From the pages of Politico:
HHS split on CDC opioid prescription guidelines
A panel set up to coordinate pain research across the federal government is blasting a CDC proposal to rein in opioid prescribing set for release next month.
Members of the NIH's Interagency Pain Research Coordinating Committee, which was created by Obamacare and includes the FDA, AHRQ and the Department of Veterans Affairs, announced at a meeting Thursday that they plan to file a formal objection to the CDC prescribing guidelines. Those guidelines are a key piece of the administration's effort to combat the prescription overdose epidemic that claims more than 16,000 lives a year.
The level of evidence cited to support the guidelines, which are non-binding on physicians, "is low to very low and that's a problem," said Sharon Hertz, FDA's director of the Division of Anesthesia, Analgesia and Addiction Products.
AHRQ health scientist Richard Ricciardi called the recommendations "ridiculous" and "an embarrassment to the government."

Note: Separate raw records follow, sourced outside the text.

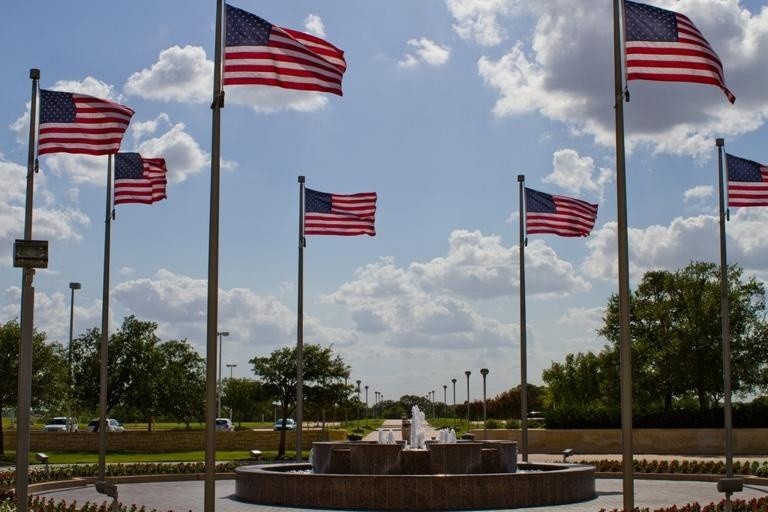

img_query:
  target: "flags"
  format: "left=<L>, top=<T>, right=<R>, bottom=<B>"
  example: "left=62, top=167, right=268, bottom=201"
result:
left=725, top=152, right=768, bottom=209
left=37, top=89, right=136, bottom=157
left=621, top=1, right=736, bottom=105
left=112, top=149, right=169, bottom=205
left=303, top=185, right=378, bottom=237
left=222, top=2, right=348, bottom=99
left=524, top=187, right=600, bottom=239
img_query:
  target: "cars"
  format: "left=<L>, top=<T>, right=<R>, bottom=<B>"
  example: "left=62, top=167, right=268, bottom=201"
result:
left=274, top=418, right=297, bottom=430
left=213, top=418, right=233, bottom=431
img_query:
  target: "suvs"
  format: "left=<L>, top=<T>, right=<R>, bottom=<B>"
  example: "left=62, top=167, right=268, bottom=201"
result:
left=526, top=411, right=545, bottom=423
left=43, top=416, right=79, bottom=433
left=88, top=417, right=124, bottom=433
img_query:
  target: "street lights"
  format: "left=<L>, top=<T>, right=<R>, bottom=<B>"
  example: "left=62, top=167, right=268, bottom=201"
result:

The dissension within HHS adds to a chorus of complaints from both the pain community and major medical groups including the American Medical Association and the American Cancer Society Cancer Action Network, which have criticized CDC's selection of experts and the limited opportunity for public input on the guidelines. CDC has not released a draft but an early version has circulated.
Wanda Jones, principal deputy assistant secretary for health at HHS, told the interagency committee members that they should still register objections, even though time is running out. She said the CDC process had been "shortsighted" and rushed. "You know, damn the torpedoes. Full speed ahead."
Jones is not a member of the NIH committee but provided an update on the National Pain Strategy.
Several committee members were frustrated that the response to the opioid epidemic appeared to trump a broader effort underway to develop an integrated strategy to combat pain and could in fact hinder it by limiting access to certain necessary drugs.
"We have both a pain and an opioid use disorder problem. Both are important. Both are serious," said Richard Frank, HHS assistant secretary for planning and evaluation.
CDC did not respond to a request for comment.
CDC policy official Sara Patterson told the interagency group by conference call that the guidelines' three main goals are to have providers prescribe non-opioid options for pain when possible; to use the lowest effective dose when opioids are necessary, and to actively evaluate the risk and potential harms of ongoing treatment. The CDC is not recommending any changes in the role of opioids in treating cancer pain for palliative care.
Each category has a number of specific guidelines, and many are characterized as a "strong recommendation" with "low evidence" or "very low evidence" because of the lack of randomized control trials. Patterson said that they were supported by an exhaustive literature review, however, including a 2014 AHRQ review of "The Effectiveness and Risks of Long-Term Opioid Treatment of Chronic Pain."
AHRQ found scant evidence that opioids control chronic pain and that long-term use had serious risks. Deaths from prescription painkillers have quadrupled since 1999, according to the CDC, topping 16,000 in 2013. Nearly 2 million Americans either abused or were addicted to the drugs that year, the agency estimates. In 2012, health care providers wrote 259 million prescriptions for the drugs - enough for every American adult to have a bottle of the pills.
Patterson emphasized that the guidelines would be "non-regulatory" - meaning non-binding - and that the CDC "stands by" them.
The CDC effort is part the Obama administration's efforts to combat the epidemic, including expanding access to overdose antidote naloxone, making medication assisted addiction treatment more available, and improving state prescription drug monitoring programs.